* Objectif de l'exercice
Recopiez sans modification, dans la décision sur la demande d'asile ci-dessous, le passage compris entre « Vous avez déposé » et « d’un parti politique. », ces deux segments inclus.

Ils furent entendus le même jour par un agent du service de police judiciaire, section police des étrangers et des jeux, de la gendarmerie grand-ducale, sur leur identité et l’itinéraire suivi pour venir au Luxembourg.

Ils furent ensuite entendus séparément en date du 16 août 1999 par un agent du ministère de la Justice sur les motifs à la base de leur demande d’asile.

Par décision du 20 août 2001, notifiée le 4 décembre 2001, le ministre de la Justice informa les époux …-… que leur demande avait été rejetée. Ladite décision est motivée comme suit :

« Il résulte de vos déclarations que quatre jours avant votre arrivée au Luxembourg, vous avez quitté Novi Pazar, en bus, pour vous rendre à Sarajevo. Là, vous avez été pris en charge par un passeur. Vous avez transité par la Croatie, la Slovénie, l’Italie et la France pour arriver au Luxembourg le 11 janvier 1999.

Vous avez déposé vos demandes en obtention de statut de réfugié politique le jour de votre arrivée.

Il résulte de vos déclarations, Monsieur, que vous auriez été recherché par la police militaire vers la fin du mois de septembre 1998. Vous auriez refusé d’aller vous battre contre les Albanais au Kosovo. Vous ne savez pas exactement quelle sanction vous attendrait, mais vous risqueriez d’être condamné à une peine d’emprisonnement. Vous avez peur de la guerre.

Votre peur des Serbes serait motivée par votre religion. Vous précisez que les musulmans n’auraient pas les mêmes droits que les Serbes. Enfin, vous n’êtes pas membre d’un parti politique.

Madame, vous dites que les musulmans n’auraient pas de droits dans votre pays d’origine. Vous auriez été inscrite pendant plusieurs années à l’Administration de l’Emploi sans pour autant trouver un travail . Vous ajoutez que votre maison serait dans un mauvais état à cause des bombardements. Vous relevez également que vous n’auriez pas eu de liberté dans votre pays d’origine. Votre peur serait motivée par votre religion. Enfin, vous n’êtes pas membre d’un parti politique et vous n’avez pas été personnellement persécutée.

Il y a d’abord lieu de relever que la reconnaissance du statut de réfugié n’est pas uniquement conditionnée par la situation générale du pays d’origine, mais aussi et surtout par la situation particulière du demandeur d’asile qui doit établir, concrètement, que sa situation individuelle est telle qu’elle laisse supposer une crainte justifiée de persécution au sens de la Convention de Genève.

* Extraits des items
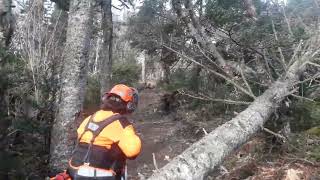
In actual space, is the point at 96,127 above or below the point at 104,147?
above

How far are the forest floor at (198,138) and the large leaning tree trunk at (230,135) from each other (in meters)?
0.26

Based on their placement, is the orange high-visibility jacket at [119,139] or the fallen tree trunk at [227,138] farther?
the orange high-visibility jacket at [119,139]

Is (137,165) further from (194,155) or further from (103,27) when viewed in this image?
(103,27)

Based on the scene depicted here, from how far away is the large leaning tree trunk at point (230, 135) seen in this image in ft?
12.4

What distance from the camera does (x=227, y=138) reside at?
15.7 ft

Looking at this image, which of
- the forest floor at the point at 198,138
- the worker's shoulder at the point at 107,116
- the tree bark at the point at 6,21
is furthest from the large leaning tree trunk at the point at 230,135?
the tree bark at the point at 6,21

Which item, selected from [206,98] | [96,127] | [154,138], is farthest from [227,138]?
[154,138]

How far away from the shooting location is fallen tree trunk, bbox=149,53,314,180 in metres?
3.77

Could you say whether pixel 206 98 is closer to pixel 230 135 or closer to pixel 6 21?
pixel 230 135

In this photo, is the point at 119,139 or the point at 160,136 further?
the point at 160,136

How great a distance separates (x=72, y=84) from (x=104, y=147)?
9.86ft

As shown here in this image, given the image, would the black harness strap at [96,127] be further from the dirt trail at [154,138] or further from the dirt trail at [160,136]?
the dirt trail at [160,136]

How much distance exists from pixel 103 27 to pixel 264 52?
8989mm

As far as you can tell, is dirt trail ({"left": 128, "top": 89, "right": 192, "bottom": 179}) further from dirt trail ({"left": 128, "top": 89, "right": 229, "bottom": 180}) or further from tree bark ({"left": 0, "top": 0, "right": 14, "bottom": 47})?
tree bark ({"left": 0, "top": 0, "right": 14, "bottom": 47})
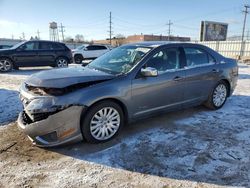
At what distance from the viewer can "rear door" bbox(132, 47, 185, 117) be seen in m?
4.23

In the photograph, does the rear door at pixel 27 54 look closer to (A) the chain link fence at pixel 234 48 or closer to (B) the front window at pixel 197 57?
(B) the front window at pixel 197 57

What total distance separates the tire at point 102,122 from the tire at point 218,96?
2.50 meters

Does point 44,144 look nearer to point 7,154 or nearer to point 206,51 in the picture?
point 7,154

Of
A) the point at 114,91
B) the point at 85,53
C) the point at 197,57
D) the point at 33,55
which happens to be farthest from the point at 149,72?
the point at 85,53

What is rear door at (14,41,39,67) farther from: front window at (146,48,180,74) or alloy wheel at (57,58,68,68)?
front window at (146,48,180,74)

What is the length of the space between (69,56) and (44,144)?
10695 mm

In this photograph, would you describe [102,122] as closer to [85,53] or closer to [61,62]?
[61,62]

* Réponse rédigée
Vous avez déposé vos demandes en obtention de statut de réfugié politique le jour de votre arrivée.

Il résulte de vos déclarations, Monsieur, que vous auriez été recherché par la police militaire vers la fin du mois de septembre 1998. Vous auriez refusé d’aller vous battre contre les Albanais au Kosovo. Vous ne savez pas exactement quelle sanction vous attendrait, mais vous risqueriez d’être condamné à une peine d’emprisonnement. Vous avez peur de la guerre.

Votre peur des Serbes serait motivée par votre religion. Vous précisez que les musulmans n’auraient pas les mêmes droits que les Serbes. Enfin, vous n’êtes pas membre d’un parti politique.